━━━ DATA SUPPLIED

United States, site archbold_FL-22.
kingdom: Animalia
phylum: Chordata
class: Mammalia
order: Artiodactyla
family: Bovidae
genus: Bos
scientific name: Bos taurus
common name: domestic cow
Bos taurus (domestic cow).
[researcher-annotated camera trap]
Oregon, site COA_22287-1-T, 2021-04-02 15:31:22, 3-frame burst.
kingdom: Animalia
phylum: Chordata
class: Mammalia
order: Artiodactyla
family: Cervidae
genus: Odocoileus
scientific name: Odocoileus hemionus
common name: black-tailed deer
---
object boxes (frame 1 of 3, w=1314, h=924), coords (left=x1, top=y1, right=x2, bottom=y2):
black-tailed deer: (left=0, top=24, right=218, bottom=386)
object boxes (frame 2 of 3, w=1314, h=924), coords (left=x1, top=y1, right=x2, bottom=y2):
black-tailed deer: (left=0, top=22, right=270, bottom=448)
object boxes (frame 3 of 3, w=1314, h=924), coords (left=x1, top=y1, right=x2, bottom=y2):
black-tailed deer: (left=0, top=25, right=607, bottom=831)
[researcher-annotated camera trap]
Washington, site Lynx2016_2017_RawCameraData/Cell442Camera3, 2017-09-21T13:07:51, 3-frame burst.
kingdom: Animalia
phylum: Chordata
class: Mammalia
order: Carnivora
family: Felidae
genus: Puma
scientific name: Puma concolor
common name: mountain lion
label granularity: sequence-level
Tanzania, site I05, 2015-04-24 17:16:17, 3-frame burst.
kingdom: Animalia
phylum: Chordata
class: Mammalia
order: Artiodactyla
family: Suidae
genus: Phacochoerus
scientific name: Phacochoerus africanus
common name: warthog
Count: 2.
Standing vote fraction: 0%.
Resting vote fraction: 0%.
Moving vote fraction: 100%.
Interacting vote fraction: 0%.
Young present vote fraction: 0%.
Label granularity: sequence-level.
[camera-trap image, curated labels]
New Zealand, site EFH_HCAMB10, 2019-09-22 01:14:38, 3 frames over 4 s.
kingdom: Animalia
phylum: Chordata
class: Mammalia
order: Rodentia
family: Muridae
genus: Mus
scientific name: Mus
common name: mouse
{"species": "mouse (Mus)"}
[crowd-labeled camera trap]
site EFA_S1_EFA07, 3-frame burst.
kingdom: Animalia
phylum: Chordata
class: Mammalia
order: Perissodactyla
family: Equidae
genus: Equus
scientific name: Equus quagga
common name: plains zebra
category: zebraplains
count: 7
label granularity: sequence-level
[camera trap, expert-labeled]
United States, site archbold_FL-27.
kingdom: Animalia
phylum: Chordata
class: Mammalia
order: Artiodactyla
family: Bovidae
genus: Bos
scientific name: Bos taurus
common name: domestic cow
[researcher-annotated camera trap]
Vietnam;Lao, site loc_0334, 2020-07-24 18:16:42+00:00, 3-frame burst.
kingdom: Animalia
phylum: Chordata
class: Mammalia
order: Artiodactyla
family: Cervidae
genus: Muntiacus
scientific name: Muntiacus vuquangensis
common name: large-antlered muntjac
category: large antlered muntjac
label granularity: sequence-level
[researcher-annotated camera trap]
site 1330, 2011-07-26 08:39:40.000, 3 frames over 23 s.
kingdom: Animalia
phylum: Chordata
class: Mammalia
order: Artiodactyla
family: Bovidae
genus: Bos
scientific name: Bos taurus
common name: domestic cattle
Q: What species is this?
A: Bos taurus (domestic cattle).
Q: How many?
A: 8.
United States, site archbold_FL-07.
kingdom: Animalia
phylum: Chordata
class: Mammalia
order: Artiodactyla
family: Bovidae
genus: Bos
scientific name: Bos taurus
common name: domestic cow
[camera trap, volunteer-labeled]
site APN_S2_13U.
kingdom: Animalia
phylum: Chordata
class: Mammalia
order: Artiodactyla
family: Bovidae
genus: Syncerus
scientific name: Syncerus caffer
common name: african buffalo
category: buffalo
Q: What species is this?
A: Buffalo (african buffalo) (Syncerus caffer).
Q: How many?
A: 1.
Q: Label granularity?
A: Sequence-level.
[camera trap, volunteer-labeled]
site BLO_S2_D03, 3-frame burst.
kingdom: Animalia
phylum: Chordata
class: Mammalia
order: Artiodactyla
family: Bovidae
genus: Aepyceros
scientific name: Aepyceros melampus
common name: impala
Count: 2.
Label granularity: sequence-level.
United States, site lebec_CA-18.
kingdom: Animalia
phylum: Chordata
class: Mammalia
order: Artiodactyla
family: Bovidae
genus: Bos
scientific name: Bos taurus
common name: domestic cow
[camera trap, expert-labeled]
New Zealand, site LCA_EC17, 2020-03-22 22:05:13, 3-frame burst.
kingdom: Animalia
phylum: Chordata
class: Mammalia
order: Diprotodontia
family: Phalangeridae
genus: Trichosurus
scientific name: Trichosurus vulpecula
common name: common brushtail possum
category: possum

━━━━━━

**PROBLEM REQUIREMENTS:**
Find all lines in the records that hold the word "States". Copy them.

**RESPONSE BELOW:**
United States, site archbold_FL-22.
United States, site archbold_FL-27.
United States, site archbold_FL-07.
United States, site lebec_CA-18.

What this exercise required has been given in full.